NEWS NOTES: Transgender Lawmaker, Women’s Ordination Scholarship, and More

Here are some items that you might find of interest:

Danica Roem

1) The Commonwealth of Virginia elected its first transgender state legislator this past week.  Danica Roem, who has strong Catholic roots, defeated incumbent Bob Marshall, a Catholic who proudly described himself as Virginia’s “chief homophobe” because of his strong anti-LGBT record.  Bondings 2.0 interviewed Roem in September.  You can read that post here.

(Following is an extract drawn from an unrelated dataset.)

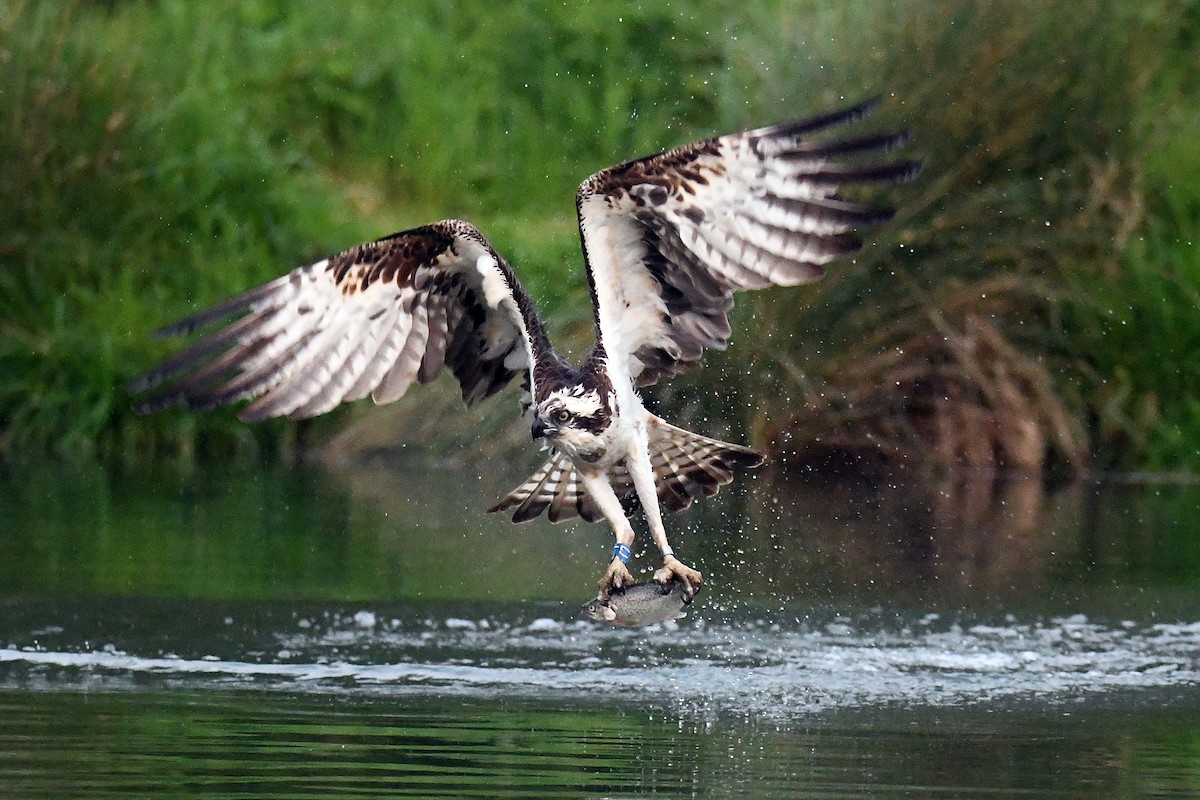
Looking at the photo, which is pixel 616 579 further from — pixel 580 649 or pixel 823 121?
pixel 823 121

2) The Women’s Ordination Conference recently awarded their Lucile Murray Durkin Scholarship Fund for Women Discerning Priestly Ordination for the first time to three women studying for priestly ministry: Elaina Jo Polovick and Lisa Cathelyn, Master of Divinity students at the Jesuit School of Theology at Santa Clara in Berkeley, California, and Sarah Holst, a Master of Divinity student at United Theological Seminary of the Twin Cities, Minnesota.  Polovick was a contributor to Bondings 2.0’s 2017 Lenten reflection series.  You can read her post here.

Gregory Baum

3) Theologian Gregory Baum recently passed away at 94.  In 1974, Baum was the first Catholic theologian to critique the Catholic Church’s ban on sexual expression between people of the same gender.  He came out publicly as a gay man for the first time in an autobiography he published earlier this year, entitled The Oil Has Not Run Dry:  The Story of My Theological Pathway.

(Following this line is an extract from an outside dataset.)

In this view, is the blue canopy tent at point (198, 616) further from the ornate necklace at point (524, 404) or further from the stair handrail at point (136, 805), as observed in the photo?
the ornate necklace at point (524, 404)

4) The National Catholic Reporter released a podcast as a follow-up to a recent essay by Mary Hunt, feminist theologian, Marianne Duddy-Burke, DignityUSA executive director, and Jamie Manson, book review editor, in which they called for a new dialogue in the church on LGBTQ issues.  You can read Bondings 2.o’s comments on the essay by clicking here.

Francis DeBernardo, New Ways Ministry, November 12, 2017

1 reply
  1. Barry Blackburn
    Barry Blackburn says:

    A word about Gregory Baum. I and many others in Toronto knew Gregory Baum. He had a manner that was always brightly engaged. He liked people and was never arrogant or self serving. His integrity lay in seeking wisdom in the truth through new ways of seeing and doing theology. He was never intimidated by Church authorities because he was alive to the big picture. He was a true pioneer for us in the LGBTQ Community by initiating the dialogue of what could be in the Church. He never settled for merely some sort of status quo. He was a person of peace and this peace and enthusiasm flowed out from him. A Mentor and a model Christian.